I recently read Kazuo Ishiguro’s novel ‘Klara and the Sun’ and it got me thinking…
(I’ll be talking about the ending of this novel, please skip or come back after you’ve read the ending because there’s spoilers ahead, you’ve been warned!)
This novel is about a robot that’s designed to be a companion to children, they’re referred to as AFs (Artificial Friend) and Klara is that AF for a girl called Josie. In the end, there’s a time jump and we see that Josie grows older and becomes less dependent on Klara, which means that Klara has served her purpose. It’s revealed that Klara starts to “fade” (die, essentially) and lives the rest of her days in a junkyard. Despite Klara’s tragic ending, she’s content because she has served her purpose which was to help Josie heal and become less lonely. And it got me thinking… sometimes I feel like Klara in the junkyard when I think about the relationships I’ve outgrown. I replay memories of us in my head, and then I wonder if the other person does this too. Maybe they also reminisce the way I do, or maybe they’ve completely moved on, but I’ll always cherish the best parts even if it’s over.
Are people that disposable in this day and age? How has it been possible for us to just enter a relationship, take what we can, then move on to the next thing we pursue almost as if that relationship meant nothing? And what do we really owe each other in the bonds that we build? I’ll confess, I’ve been the hurter as well as the hurtee from time to time. I’m guilty of discarding relationships that I thought at the time drained me, and I’m guilty of miscommunication which led to me and the other person parting ways. Cutting people off nowadays is not only a convenient thing to do but is also something praised for to some extent, and yet I look around me and find that meaningful relationships still exist, despite, despite, despite…
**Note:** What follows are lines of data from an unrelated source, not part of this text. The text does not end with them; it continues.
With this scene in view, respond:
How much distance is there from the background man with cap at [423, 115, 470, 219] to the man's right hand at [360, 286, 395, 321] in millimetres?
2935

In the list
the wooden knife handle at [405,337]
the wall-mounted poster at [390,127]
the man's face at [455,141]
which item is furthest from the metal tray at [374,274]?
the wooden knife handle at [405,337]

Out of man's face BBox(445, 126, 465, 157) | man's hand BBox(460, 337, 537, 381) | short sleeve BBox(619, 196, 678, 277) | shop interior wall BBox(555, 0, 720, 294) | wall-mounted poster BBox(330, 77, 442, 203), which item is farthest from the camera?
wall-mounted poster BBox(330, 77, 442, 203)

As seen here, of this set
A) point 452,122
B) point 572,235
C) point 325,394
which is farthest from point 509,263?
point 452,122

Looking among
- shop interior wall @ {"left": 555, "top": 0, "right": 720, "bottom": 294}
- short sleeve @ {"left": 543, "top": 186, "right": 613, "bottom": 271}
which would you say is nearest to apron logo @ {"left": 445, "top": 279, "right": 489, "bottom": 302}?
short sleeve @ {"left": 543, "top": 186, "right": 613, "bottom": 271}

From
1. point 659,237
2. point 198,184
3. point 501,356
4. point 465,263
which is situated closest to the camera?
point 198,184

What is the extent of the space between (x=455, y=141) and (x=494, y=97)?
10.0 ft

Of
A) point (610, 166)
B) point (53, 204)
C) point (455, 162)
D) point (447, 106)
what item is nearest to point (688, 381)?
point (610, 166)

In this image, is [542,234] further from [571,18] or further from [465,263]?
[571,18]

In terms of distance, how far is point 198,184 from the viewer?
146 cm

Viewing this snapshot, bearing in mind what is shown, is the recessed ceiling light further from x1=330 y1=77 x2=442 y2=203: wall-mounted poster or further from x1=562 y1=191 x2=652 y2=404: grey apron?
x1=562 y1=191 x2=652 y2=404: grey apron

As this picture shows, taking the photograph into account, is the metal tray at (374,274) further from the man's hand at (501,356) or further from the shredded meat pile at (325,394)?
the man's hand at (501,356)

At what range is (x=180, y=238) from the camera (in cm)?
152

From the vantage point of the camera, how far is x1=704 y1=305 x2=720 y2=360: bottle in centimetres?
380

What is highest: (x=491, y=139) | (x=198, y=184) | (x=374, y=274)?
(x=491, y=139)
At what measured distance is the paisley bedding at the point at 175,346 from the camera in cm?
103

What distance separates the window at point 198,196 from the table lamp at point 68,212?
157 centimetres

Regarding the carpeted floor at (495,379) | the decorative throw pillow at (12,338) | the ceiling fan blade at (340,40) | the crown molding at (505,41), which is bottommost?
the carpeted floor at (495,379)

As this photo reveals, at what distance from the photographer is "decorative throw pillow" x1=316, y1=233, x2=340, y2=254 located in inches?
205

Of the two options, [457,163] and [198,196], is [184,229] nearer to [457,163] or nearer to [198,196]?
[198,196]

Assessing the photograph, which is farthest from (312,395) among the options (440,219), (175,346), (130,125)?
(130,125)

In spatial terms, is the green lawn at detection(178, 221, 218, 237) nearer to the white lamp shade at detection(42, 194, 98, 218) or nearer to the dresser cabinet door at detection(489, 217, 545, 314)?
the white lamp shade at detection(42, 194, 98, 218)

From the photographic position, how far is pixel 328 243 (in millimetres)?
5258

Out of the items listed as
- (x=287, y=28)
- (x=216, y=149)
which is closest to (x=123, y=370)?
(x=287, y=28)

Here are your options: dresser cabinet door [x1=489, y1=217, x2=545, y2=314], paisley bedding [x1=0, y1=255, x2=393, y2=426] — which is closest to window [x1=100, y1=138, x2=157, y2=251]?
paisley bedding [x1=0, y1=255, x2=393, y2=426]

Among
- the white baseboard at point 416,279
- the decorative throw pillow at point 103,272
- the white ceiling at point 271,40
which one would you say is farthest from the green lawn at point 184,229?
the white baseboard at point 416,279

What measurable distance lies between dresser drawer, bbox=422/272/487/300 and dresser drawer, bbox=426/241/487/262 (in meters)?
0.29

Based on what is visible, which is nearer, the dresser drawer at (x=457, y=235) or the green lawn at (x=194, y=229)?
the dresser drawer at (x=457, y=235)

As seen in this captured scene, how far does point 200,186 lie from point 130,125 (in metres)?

People do come together for silly little rituals like sitting in a cafe on a Sunday morning. People do support one another, to the extent that if they could move mountains for the other person, they would. People do care and love and nurture, not to be morally right but to be human. I know it’s possible because I’ve seen it happen to me, despite having my fair share of breakups of all sorts from romantic to platonic. And it’s through weathering the storm that we eventually feel the sun’s warm beams on our skin, like a comfy hug from someone we love and who loves us.
Maybe some relationships were meant to be momentary, and some relationships can last lifetimes. Nonetheless, I thank every one of them for teaching me valuable life lessons, all of which I wouldn’t have learnt on my own. It was through coming together that we both grew wiser and bloomed brighter, and I’ll always be thankful for the gift of human relationships.